L’ultima ipotesi al vaglio degli inquirenti, emersa a un anno dalla riapertura delle indagini, suggerisce uno scenario diverso da quello finora ipotizzato: Chiara Poggi potrebbe non aver aperto volontariamente la porta al suo assassino. Questo dettaglio cambierebbe radicalmente la ricostruzione della dinamica, suggerendo che chi è entrato in quella villetta la mattina del 13 agosto 2007 potrebbe averlo fatto con l’inganno, con la forza o possedendo già un modo per accedere, scardinando l’idea di un’accoglienza amichevole che aveva guidato le prime fasi investigative.
Ma non è solo la dinamica dell’ingresso a sollevare nuovi dubbi. L’attenzione si è spostata prepotentemente sulla vita digitale della vittima, un ambito che all’epoca dei fatti non era stato forse scandagliato con le tecnologie odierne. Al centro del mistero c’è ora una cartella protetta da password che Chiara custodiva nel suo computer. Si tratterebbe di file riservati che la giovane, proprio nei suoi ultimi giorni di vita, avrebbe deciso di trasferire su una chiavetta Usb. Il problema è che quel supporto di memoria è svanito nel nulla: non è mai stato ritrovato tra gli effetti personali della ragazza né all’interno dell’abitazione.

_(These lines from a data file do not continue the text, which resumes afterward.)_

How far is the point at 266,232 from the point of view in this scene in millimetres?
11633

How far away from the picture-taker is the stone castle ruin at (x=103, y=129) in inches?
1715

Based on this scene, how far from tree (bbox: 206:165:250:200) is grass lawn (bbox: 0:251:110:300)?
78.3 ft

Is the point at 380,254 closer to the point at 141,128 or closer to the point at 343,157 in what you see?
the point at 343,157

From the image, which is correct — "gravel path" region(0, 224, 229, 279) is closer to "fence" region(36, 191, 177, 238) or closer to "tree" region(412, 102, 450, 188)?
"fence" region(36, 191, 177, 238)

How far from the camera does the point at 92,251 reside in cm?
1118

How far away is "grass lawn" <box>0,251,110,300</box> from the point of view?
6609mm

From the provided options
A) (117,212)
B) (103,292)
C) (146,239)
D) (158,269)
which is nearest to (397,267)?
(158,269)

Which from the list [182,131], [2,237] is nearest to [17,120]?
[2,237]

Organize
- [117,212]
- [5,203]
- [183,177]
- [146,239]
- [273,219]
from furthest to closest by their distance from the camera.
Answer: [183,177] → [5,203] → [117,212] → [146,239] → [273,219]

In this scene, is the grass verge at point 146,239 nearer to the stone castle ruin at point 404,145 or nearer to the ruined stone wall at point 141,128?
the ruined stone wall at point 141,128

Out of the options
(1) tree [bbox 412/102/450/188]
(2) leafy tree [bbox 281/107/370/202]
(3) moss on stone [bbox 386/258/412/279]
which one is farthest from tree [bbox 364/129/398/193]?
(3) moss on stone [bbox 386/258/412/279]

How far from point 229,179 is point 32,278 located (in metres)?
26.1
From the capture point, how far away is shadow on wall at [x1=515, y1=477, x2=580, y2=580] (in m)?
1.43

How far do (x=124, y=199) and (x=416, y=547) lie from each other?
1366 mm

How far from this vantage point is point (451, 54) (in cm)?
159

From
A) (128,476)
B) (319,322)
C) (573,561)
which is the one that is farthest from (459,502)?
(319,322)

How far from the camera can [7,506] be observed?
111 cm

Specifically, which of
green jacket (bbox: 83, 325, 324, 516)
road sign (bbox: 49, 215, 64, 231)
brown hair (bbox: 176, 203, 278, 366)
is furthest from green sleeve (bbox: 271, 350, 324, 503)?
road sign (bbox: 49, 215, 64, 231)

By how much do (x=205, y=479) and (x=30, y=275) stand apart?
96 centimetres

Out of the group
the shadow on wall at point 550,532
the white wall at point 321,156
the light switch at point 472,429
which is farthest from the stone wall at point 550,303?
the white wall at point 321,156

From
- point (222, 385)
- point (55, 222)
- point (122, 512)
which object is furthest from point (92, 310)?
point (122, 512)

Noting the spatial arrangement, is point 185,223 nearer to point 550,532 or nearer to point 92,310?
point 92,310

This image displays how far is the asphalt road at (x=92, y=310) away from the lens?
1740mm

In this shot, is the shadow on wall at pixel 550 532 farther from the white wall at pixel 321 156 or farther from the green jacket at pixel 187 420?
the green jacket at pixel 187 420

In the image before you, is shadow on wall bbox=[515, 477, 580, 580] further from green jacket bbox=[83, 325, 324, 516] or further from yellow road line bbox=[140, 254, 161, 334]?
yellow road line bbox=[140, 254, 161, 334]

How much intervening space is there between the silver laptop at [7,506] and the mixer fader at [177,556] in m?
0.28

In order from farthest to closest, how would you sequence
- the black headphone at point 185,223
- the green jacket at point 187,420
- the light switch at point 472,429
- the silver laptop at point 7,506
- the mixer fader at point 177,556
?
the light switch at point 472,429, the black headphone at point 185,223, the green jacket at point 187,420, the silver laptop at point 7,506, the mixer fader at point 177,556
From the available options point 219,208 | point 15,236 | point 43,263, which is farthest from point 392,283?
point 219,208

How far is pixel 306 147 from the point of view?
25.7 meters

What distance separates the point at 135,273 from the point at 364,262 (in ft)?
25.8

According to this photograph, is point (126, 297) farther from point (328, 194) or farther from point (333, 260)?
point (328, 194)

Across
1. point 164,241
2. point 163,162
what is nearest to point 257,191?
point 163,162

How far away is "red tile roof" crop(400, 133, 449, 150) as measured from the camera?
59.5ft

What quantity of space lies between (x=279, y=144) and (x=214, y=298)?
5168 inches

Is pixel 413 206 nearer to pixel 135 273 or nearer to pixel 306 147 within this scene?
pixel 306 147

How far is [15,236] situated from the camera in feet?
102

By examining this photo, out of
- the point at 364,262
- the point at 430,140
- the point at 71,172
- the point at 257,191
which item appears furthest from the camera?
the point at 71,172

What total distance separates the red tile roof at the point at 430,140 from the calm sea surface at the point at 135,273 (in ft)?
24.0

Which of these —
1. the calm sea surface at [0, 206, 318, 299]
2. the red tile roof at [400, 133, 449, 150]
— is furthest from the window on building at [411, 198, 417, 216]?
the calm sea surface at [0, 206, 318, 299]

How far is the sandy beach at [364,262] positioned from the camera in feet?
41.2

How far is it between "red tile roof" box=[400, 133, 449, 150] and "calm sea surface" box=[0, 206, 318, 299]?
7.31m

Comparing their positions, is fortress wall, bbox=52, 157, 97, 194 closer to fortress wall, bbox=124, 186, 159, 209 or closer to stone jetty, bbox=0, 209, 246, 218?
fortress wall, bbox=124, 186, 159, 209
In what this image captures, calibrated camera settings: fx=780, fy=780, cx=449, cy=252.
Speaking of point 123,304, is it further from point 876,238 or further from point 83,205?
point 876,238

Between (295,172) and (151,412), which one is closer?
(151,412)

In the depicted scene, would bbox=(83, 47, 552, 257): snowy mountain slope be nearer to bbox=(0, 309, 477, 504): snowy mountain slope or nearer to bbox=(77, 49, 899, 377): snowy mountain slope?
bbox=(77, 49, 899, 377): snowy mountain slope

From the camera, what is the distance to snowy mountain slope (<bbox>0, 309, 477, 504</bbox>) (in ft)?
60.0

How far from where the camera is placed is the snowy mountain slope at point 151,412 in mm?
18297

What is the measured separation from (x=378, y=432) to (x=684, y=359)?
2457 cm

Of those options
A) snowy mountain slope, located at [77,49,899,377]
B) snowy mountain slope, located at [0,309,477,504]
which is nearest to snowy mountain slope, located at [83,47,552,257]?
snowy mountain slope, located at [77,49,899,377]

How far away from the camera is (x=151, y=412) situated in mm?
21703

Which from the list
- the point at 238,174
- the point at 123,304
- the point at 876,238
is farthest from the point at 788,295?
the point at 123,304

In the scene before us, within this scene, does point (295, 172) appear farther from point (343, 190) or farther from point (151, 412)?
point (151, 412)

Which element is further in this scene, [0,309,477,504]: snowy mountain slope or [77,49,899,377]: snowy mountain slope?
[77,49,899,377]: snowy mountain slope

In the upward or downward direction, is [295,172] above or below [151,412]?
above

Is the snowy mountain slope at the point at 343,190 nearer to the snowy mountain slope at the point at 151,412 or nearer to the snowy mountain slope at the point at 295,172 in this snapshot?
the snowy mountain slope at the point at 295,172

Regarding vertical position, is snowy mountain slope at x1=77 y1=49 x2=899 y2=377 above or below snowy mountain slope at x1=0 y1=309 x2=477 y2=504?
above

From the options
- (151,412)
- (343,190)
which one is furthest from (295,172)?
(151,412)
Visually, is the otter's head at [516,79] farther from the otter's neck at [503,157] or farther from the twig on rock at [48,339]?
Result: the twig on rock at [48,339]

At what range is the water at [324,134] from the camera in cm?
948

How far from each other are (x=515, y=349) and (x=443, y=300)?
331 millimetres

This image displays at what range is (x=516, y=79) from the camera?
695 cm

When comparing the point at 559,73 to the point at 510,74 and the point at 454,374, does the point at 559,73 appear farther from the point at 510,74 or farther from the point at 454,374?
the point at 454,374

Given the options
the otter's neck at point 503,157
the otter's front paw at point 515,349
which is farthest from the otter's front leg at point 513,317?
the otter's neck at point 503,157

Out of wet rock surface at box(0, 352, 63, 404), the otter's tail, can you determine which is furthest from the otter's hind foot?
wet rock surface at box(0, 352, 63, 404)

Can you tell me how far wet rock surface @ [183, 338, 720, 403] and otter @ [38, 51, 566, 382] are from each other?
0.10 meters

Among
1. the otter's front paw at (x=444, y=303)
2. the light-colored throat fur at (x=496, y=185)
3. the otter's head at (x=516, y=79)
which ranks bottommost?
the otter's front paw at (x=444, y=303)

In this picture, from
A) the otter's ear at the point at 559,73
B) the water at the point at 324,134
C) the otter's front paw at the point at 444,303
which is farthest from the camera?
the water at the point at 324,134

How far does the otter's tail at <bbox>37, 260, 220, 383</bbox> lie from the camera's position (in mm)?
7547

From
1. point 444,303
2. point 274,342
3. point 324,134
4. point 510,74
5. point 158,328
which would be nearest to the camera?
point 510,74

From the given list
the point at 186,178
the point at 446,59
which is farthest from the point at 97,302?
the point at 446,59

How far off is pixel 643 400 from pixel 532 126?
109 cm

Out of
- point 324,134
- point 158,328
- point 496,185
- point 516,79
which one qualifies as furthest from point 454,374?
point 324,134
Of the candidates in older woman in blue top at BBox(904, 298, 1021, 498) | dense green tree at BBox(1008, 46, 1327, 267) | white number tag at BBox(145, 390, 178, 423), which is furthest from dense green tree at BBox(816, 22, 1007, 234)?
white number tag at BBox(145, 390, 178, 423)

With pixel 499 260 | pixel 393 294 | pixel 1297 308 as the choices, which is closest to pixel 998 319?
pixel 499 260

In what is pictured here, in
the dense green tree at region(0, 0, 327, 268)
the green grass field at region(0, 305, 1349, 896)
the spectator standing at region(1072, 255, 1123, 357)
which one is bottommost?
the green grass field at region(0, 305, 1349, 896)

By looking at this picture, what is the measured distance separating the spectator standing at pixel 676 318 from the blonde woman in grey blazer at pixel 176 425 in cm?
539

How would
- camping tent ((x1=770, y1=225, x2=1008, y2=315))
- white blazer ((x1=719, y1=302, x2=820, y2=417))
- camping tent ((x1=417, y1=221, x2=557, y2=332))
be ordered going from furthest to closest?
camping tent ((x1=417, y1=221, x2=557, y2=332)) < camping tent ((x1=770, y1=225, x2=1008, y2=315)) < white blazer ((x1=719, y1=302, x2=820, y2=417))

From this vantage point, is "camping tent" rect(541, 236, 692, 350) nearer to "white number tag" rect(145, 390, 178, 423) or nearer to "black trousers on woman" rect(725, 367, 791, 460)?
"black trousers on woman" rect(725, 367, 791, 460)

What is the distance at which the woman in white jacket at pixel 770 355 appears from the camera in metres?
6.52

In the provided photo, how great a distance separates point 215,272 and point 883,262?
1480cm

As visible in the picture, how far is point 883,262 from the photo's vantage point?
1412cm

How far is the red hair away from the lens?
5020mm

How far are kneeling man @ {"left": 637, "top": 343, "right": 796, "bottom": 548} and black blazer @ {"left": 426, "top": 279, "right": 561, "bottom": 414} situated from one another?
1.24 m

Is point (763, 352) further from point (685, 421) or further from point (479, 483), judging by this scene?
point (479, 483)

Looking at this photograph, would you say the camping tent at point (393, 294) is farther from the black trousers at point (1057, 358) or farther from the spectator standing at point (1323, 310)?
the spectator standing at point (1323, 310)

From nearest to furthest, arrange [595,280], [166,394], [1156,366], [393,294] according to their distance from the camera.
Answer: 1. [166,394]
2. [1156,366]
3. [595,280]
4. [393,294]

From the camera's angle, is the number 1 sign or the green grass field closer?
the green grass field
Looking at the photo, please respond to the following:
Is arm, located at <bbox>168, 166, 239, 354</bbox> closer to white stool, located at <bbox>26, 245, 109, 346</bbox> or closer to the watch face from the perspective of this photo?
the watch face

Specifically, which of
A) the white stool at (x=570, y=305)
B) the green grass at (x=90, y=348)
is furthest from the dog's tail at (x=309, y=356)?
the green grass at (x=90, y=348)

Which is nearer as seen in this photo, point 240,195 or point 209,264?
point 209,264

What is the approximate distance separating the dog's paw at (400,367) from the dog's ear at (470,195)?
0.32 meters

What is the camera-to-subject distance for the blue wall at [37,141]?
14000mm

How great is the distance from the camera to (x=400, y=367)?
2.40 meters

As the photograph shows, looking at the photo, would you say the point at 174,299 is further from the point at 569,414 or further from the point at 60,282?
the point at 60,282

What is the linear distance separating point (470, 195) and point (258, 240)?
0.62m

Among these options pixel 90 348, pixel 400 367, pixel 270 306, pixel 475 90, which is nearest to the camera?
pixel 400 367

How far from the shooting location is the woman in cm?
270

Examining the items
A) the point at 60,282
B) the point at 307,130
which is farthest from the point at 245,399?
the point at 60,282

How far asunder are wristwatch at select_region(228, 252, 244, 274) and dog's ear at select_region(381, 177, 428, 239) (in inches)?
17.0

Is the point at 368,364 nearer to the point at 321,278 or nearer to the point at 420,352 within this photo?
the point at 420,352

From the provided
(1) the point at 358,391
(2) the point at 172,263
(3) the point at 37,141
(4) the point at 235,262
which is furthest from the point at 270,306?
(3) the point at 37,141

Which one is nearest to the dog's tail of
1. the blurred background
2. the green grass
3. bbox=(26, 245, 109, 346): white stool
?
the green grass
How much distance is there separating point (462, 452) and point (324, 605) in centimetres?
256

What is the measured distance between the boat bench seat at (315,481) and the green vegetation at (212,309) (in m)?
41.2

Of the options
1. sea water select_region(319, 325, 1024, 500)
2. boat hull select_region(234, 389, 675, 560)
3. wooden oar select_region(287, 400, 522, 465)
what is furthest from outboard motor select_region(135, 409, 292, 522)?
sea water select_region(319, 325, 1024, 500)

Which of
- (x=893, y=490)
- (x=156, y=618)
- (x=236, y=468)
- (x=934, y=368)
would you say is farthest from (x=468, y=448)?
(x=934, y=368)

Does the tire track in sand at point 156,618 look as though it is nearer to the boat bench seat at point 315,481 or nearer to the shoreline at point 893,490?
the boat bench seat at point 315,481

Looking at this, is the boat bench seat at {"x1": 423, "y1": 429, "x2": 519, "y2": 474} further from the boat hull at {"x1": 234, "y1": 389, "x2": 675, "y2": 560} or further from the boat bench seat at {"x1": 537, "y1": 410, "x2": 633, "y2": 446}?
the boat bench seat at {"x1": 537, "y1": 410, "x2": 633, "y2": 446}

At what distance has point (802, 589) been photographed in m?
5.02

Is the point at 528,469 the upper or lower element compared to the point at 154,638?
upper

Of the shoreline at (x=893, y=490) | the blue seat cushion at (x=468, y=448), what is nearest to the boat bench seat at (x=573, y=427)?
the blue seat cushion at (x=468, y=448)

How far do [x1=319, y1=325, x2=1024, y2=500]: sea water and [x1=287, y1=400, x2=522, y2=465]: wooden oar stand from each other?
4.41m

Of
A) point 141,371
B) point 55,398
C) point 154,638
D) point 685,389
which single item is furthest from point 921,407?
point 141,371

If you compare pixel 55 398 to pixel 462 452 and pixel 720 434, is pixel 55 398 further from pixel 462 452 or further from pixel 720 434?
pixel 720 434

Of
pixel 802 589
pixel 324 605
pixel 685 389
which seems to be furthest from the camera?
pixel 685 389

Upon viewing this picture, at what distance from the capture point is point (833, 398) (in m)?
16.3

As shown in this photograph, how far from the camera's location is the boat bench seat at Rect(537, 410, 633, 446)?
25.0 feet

Questi nuovi elementi aprono interrogativi inquietanti su cosa Chiara stesse cercando di proteggere o nascondere e se quel contenuto digitale possa essere stato il vero movente, o almeno una concausa, della sua tragica fine. La combinazione tra un possibile ingresso non spontaneo dell’assassino e la sparizione di dati sensibili sposta il focus della narrazione oltre i confini del rapporto sentimentale, suggerendo segreti ancora sepolti nella memoria dei dispositivi elettronici della vittima.
Mentre il tempo passa, la ricerca della verità per Chiara Poggi si gioca oggi su questo doppio binario: da un lato le tracce fisiche sulla porta di casa, dall’altro le tracce invisibili di una chiavetta Usb che qualcuno potrebbe aver avuto tutto l’interesse a far sparire.